Martian crater
© NASA/JPL/University of ArizonaA trough carved by erosion in Mars' north polar region. The conical mound indicates a buried crater underneath the ice-rich soil.
New images taken by NASA's Mars Reconnaissance Orbiter have revealed rare evidence of an impact crater in Mars' north polar region.

Around the red planet's north pole is a feature called the north polar layered deposits, which are a series of ice-rich layers deposited over time and up to several kilometers thick.

The new images from MRO's High Resolution Imaging Science Experiment (HiRISE) camera revealed an odd, solitary hill rising part-way down an eroding slope of the layered terrain.

The exposed section of the deposits is about 1,640 feet (500 meters) thick, and the conical mound is about 130 feet (40 meters) high.

"The mound may be the remnant of a buried impact crater, which is now being exhumed," said HiRISE team member Shane Byrne, of the University of Arizona.

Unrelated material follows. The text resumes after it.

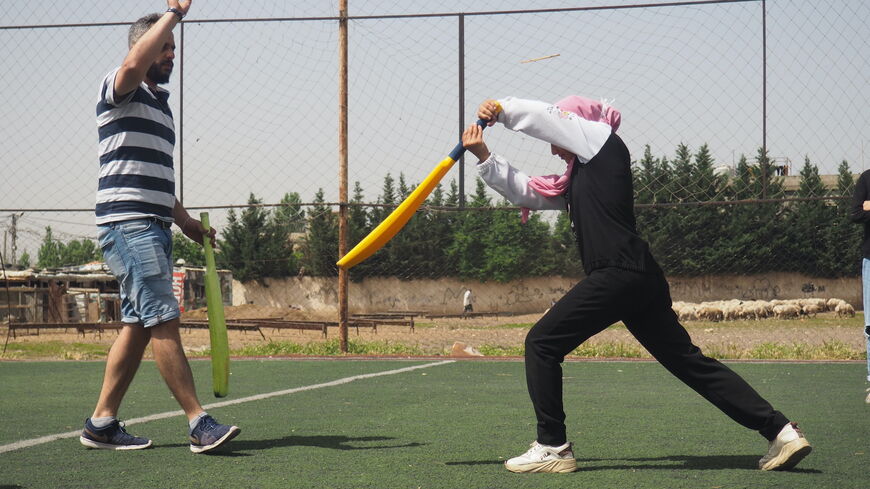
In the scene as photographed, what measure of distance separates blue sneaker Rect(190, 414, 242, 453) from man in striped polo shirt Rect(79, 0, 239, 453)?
0.02 meters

If it sounds backwards for a crater to be revealed by a mound, there's a fairly simple explanation:

The crater formed as the north polar ice layers were being deposited. The crater itself would have been filled in by ice after it formed.

Most of these craters are buried under the Martian surface and inaccessible to scientists and their instruments. But this crater and its associated ice mound were exhumed as erosion formed a trough above and around it.

"For reasons that are poorly understood right now, the ice beneath the site of the crater is more resistant to this erosion, so that as the trough is formed, ice beneath the old impact site remained, forming this isolated hill," Byrne said.

At high resolution, the HiRISE image shows that the mound is made up of polygonal blocks as big as 33 feet (10 meters) across.

The blocks are covered by the reddish dust that is ubiquitous on Mars, but otherwise resemble ice-rich blocks seen in other images of the north polar layered deposits.

Another new HiRISE image showed a small impact crater on the surface of Planum Boreum, or the north polar cap. This smaller crater is only about 125 yards (115 meters) in diameter.

The dearth of craters around Mars' north polar region has led scientists to suggest that either the north polar cap is only about 100,000 years old, and therefore would have accumulated fewer impacts, or that the craters disappear as the ice relaxes, just as imperfections in an old window disappear as the glass relaxes.